Ledakan Kilang Minyak Ilegal di Nigeria Tewaskan 37 Orang

Jakarta, IDN Times - Ledakan dan kebakaran di kilang minyak ilegal di wilayah Delta Niger, Nigeria menewaskan puluhan orang. Di antara korban adalah perempuan hamil.
Ledakan terjadi pada Senin (2/10/2023) di distrik Emohua di negara bagian River. Di wilayah tersebut banyak ditemui kilang ilegal. Menurut warga, jumlah korban tewas kemungkinan akan bertambah karena banyak jenazah hangus dan puluhan orang terluka.
Polisi telah mengonfirmasi insiden tersebut, namun tidak memberikan rincian detail. Sementara, penduduk mengatakan sebagian besar orang yang meninggal bekerja di kilang ilegal, yang berada di desa Rumucholu.
“Kebakaran terjadi pada larut malam, 18 korban terbakar hingga tidak dapat dikenali lagi, sementara 25 orang yang terluka berhasil diselamatkan,” kata juru bicara Korps Keamanan dan Pertahanan Sipil Nigeria setempat, Olufemi Ayodele.
“Sebagian besar korban adalah remaja, seorang wanita hamil dan seorang wanita muda yang sedang bersiap-siap untuk upacara pernikahannya bulan depan. Semuanya menjadi korban,” tambah Ayodele, dikutip Al jazeera.
1. Korban bertambah menjadi 37 orang
Sementara itu, Reuters melaporkan sebanyak 37 orang tewas dalam kobaran api.
“35 orang terjebak dalam api. Dua orang yang beruntung bisa melarikan diri juga meninggal pagi ini (Selasa) di rumah sakit,” kata kepala keamanan masyarakat, Rufus Welekem, kepada Reuters.
Penyulingan yang dilakukan secara ilegal sudah menjadi hal wajar di wilayah Delta Niger, yang dikenal dengan kaya minyak.

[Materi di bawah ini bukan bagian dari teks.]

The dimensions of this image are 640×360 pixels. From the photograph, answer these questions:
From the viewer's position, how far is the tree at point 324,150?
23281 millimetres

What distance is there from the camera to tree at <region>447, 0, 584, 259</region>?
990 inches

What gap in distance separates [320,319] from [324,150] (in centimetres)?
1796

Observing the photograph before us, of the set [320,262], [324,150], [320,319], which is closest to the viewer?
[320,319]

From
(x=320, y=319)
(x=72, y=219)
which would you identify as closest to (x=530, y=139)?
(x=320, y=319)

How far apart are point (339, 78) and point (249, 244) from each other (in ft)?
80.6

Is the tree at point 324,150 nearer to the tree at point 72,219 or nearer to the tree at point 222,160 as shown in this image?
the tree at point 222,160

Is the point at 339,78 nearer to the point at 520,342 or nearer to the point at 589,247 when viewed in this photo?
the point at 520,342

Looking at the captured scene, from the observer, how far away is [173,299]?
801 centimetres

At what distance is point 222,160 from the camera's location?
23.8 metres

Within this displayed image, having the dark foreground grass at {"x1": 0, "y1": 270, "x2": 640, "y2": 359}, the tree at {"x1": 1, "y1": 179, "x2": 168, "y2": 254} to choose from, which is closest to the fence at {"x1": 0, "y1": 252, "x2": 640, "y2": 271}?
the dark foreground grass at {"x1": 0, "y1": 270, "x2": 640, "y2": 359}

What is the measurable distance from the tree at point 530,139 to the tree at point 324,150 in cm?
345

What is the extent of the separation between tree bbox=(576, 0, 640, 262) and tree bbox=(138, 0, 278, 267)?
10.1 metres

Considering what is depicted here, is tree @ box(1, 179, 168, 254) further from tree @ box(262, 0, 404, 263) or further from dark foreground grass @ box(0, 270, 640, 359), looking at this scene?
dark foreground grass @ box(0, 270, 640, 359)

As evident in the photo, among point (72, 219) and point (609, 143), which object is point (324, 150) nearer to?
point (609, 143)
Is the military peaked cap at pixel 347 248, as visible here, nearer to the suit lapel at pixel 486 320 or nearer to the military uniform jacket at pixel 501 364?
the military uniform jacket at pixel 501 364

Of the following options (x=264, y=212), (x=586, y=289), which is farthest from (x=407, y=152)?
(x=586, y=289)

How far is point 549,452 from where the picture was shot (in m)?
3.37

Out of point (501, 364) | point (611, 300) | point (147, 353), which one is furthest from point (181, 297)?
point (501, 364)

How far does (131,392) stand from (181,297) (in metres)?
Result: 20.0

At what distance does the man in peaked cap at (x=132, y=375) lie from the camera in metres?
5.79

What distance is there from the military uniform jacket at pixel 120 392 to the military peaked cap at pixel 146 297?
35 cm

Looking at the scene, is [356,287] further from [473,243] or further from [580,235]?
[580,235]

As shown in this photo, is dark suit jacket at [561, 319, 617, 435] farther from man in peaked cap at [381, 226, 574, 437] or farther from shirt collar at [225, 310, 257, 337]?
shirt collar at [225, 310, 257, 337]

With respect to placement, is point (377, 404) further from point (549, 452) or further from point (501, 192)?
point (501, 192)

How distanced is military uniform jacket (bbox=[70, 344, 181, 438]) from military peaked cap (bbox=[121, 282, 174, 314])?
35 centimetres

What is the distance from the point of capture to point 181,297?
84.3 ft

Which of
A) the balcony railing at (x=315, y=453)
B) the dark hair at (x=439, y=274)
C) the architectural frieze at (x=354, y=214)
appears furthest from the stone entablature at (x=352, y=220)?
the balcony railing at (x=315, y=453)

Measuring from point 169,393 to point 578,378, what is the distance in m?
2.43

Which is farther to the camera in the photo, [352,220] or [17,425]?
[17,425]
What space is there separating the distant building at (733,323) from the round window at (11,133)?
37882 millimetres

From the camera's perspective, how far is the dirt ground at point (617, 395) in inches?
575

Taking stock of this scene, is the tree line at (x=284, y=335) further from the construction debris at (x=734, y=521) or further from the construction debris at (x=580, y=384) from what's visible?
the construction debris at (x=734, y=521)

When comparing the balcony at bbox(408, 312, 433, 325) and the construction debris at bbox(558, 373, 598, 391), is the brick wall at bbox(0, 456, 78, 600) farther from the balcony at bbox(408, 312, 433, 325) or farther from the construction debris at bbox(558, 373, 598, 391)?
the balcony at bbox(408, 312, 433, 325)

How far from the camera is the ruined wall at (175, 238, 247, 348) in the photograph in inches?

Kemiskinan telah membuat penduduk setempat memanfaatkan jaringan pipa untuk membuat bahan bakar guna dijual kembali.
Praktik merebus minyak mentah dalam drum, dengan cara yang sederhana untuk mengekstrak bahan bakar, kerap berakibat fatal bagi pekerja.
Saat kejadian, para pekerja di lokasi sedang memurnikan minyak yang diambil dari pipa yang dirusak. “Ketika mereka menyendok dari tempat mereka merusak pipa, mereka akan menuju ke tempat mereka memasak. Itulah sebabnya api sampai ke sana,” kata seorang aktivis setempat, Chima Avadi.